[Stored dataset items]
_ _ _ _ _
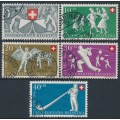 SWITZERLAND - 1951 Pro Patria set of 5, used – Michel # 555-559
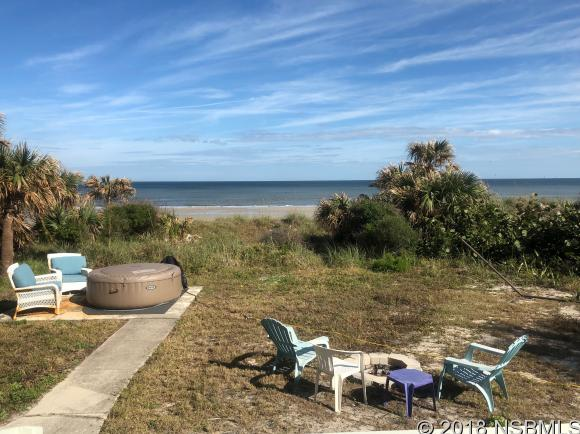 1801 Hill St, New Smyrna Beach, FL 32169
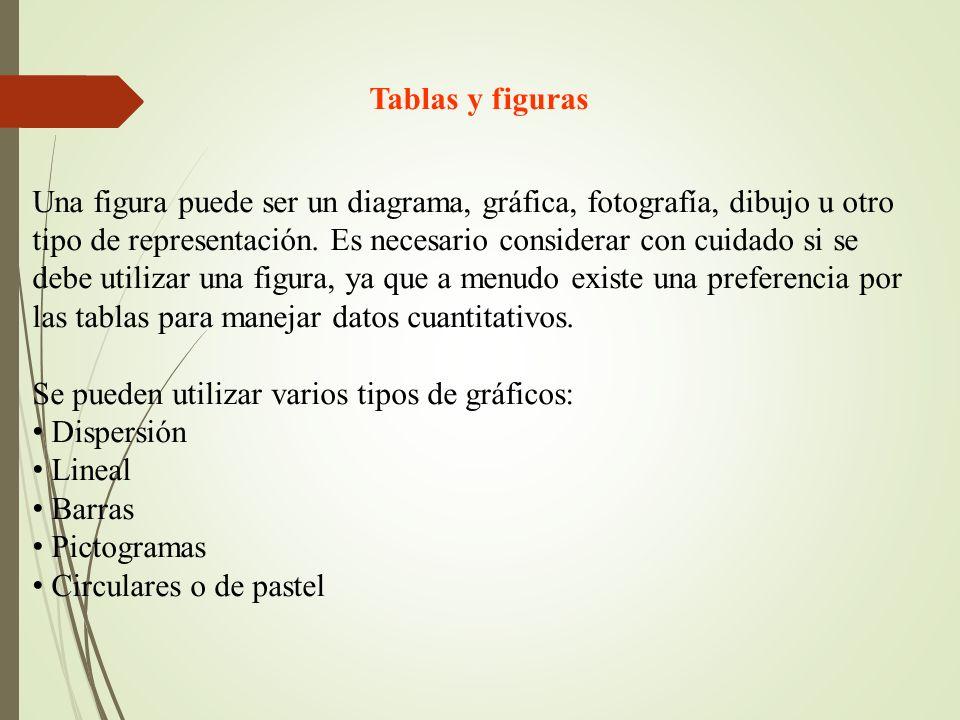 Tablas y figuras Una figura puede ser un diagrama, gráfica, fotografía, dibujo u otro tipo de representación. Es necesario considerar con cuidado si s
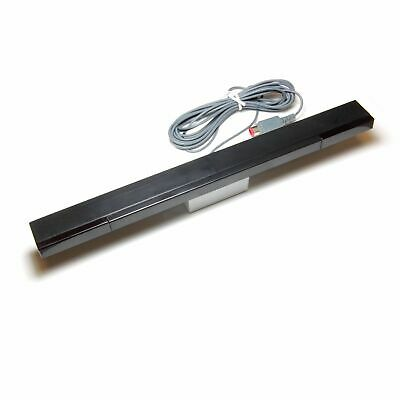 Sensor bar for Nintendo Wii U & Wii wired Infrared motion inc stand | ZedLabz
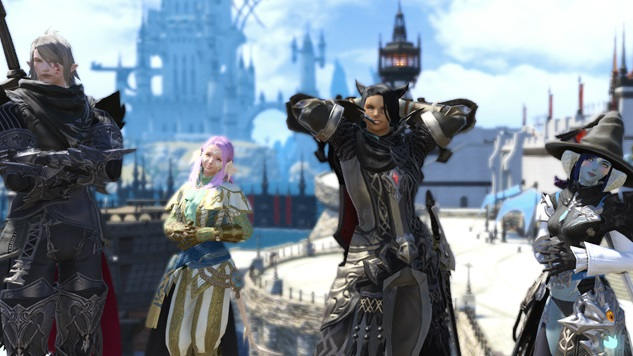 5 Tips for Getting Started in <i>Final Fantasy XIV</i>
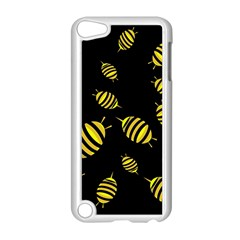 Decorative Bees Apple Ipod Touch 5 Case (white) by Valentinaart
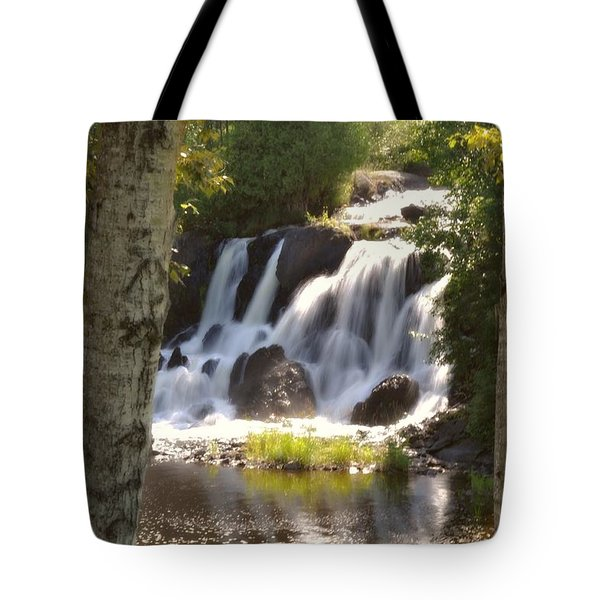 Northwoods Falls Tote Bag by Marty Koch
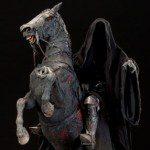 LORD OF THE RINGS Dark Rider of Mordor Premium Format Figure (Limited Exclusive Edition)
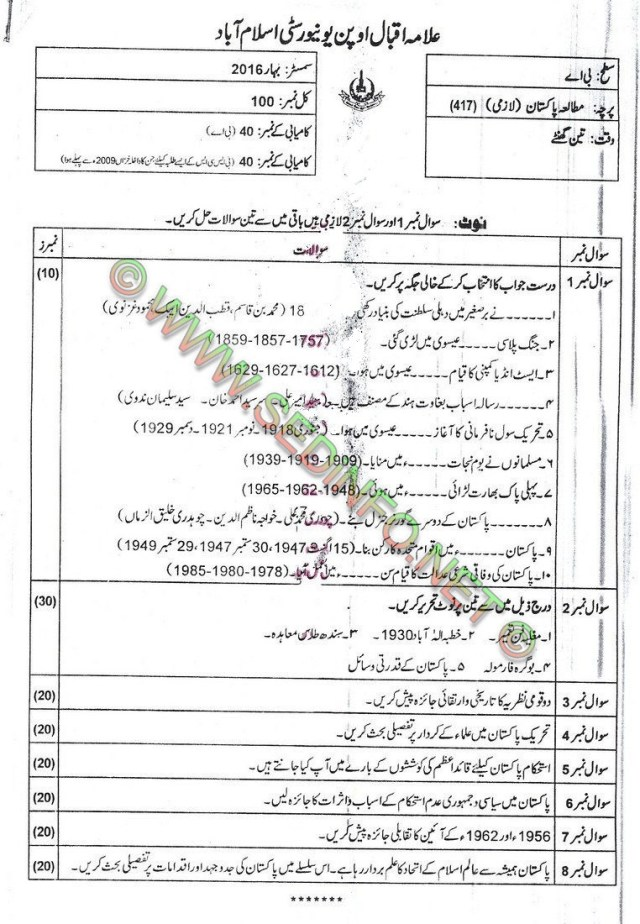 AIOU BA Code 417 Past Papers Spring 2016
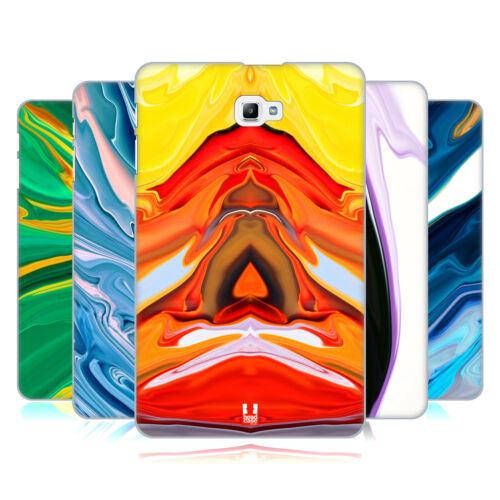 HEAD CASE DESIGNS COLOURFUL AGATES HARD BACK CASE FOR SAMSUNG TABLETS 1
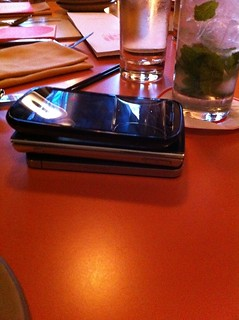 @cwilso carries 3 phones
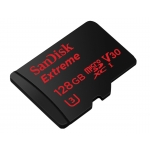 SanDisk 128GB Extreme Micro SD (SDXC) Card U3, V30, 90MB/s R, 60MB/s W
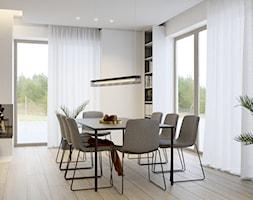Projekt wnętrza domu w Krakowie - Jadalnia, styl nowoczesny - zdjęcie od NUKO STUDIO - Homebook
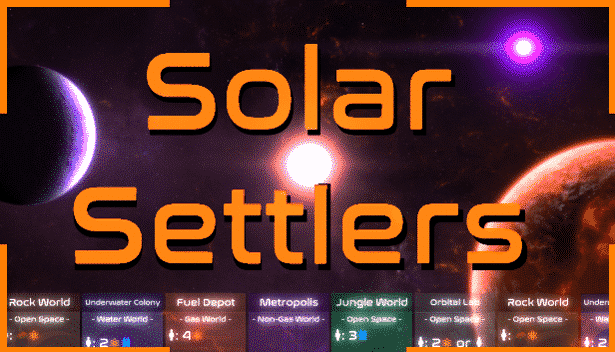 Solar Settlers card-driven strategy launches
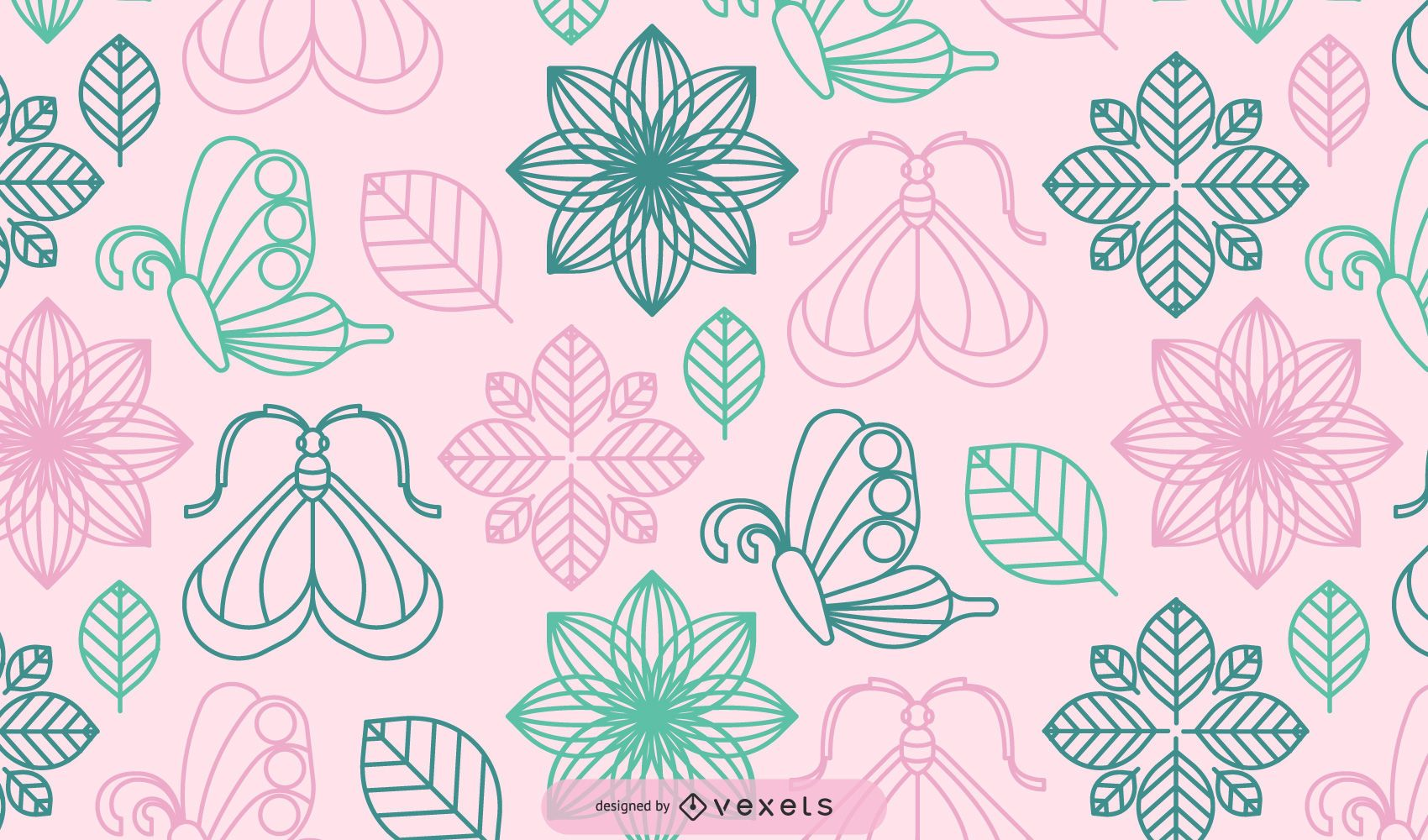 Abstract Flower Plants with Decorative Butterfly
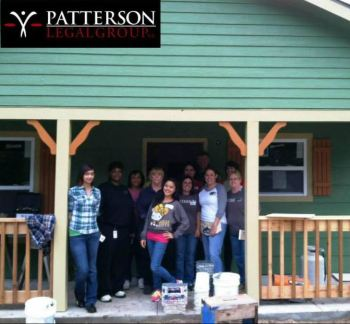 Patterson Legal Group Builds on Tradition of Community Service with Habitat for Humanity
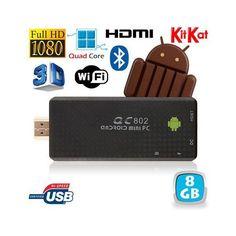 samsung pc | mini pc samsung nc110 | mini ordinateur portable carrefour | mini pc portable prix au maroc | mini pc case for gaming Quad, Moto Suzuki, Bluetooth, Mini Pc, Pc Android, Wi Fi, Usb Flash Drive, Quad Bike, Usb Drive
_ _ _ _ _
Exercise. Transcribe all of the entries word for word, but skip any pictures they contain.

Result of the task.
 SWITZERLAND - 1951 Pro Patria set of 5, used – Michel # 555-559
 1801 Hill St, New Smyrna Beach, FL 32169
 Tablas y figuras Una figura puede ser un diagrama, gráfica, fotografía, dibujo u otro tipo de representación. Es necesario considerar con cuidado si s
 Sensor bar for Nintendo Wii U & Wii wired Infrared motion inc stand | ZedLabz
 5 Tips for Getting Started in <i>Final Fantasy XIV</i>
 Decorative Bees Apple Ipod Touch 5 Case (white) by Valentinaart
 Northwoods Falls Tote Bag by Marty Koch
 LORD OF THE RINGS Dark Rider of Mordor Premium Format Figure (Limited Exclusive Edition)
 AIOU BA Code 417 Past Papers Spring 2016
 HEAD CASE DESIGNS COLOURFUL AGATES HARD BACK CASE FOR SAMSUNG TABLETS 1
 @cwilso carries 3 phones
 SanDisk 128GB Extreme Micro SD (SDXC) Card U3, V30, 90MB/s R, 60MB/s W
Projekt wnętrza domu w Krakowie - Jadalnia, styl nowoczesny - zdjęcie od NUKO STUDIO - Homebook
 Solar Settlers card-driven strategy launches
 Abstract Flower Plants with Decorative Butterfly
 Patterson Legal Group Builds on Tradition of Community Service with Habitat for Humanity
 samsung pc | mini pc samsung nc110 | mini ordinateur portable carrefour | mini pc portable prix au maroc | mini pc case for gaming Quad, Moto Suzuki, Bluetooth, Mini Pc, Pc Android, Wi Fi, Usb Flash Drive, Quad Bike, Usb Drive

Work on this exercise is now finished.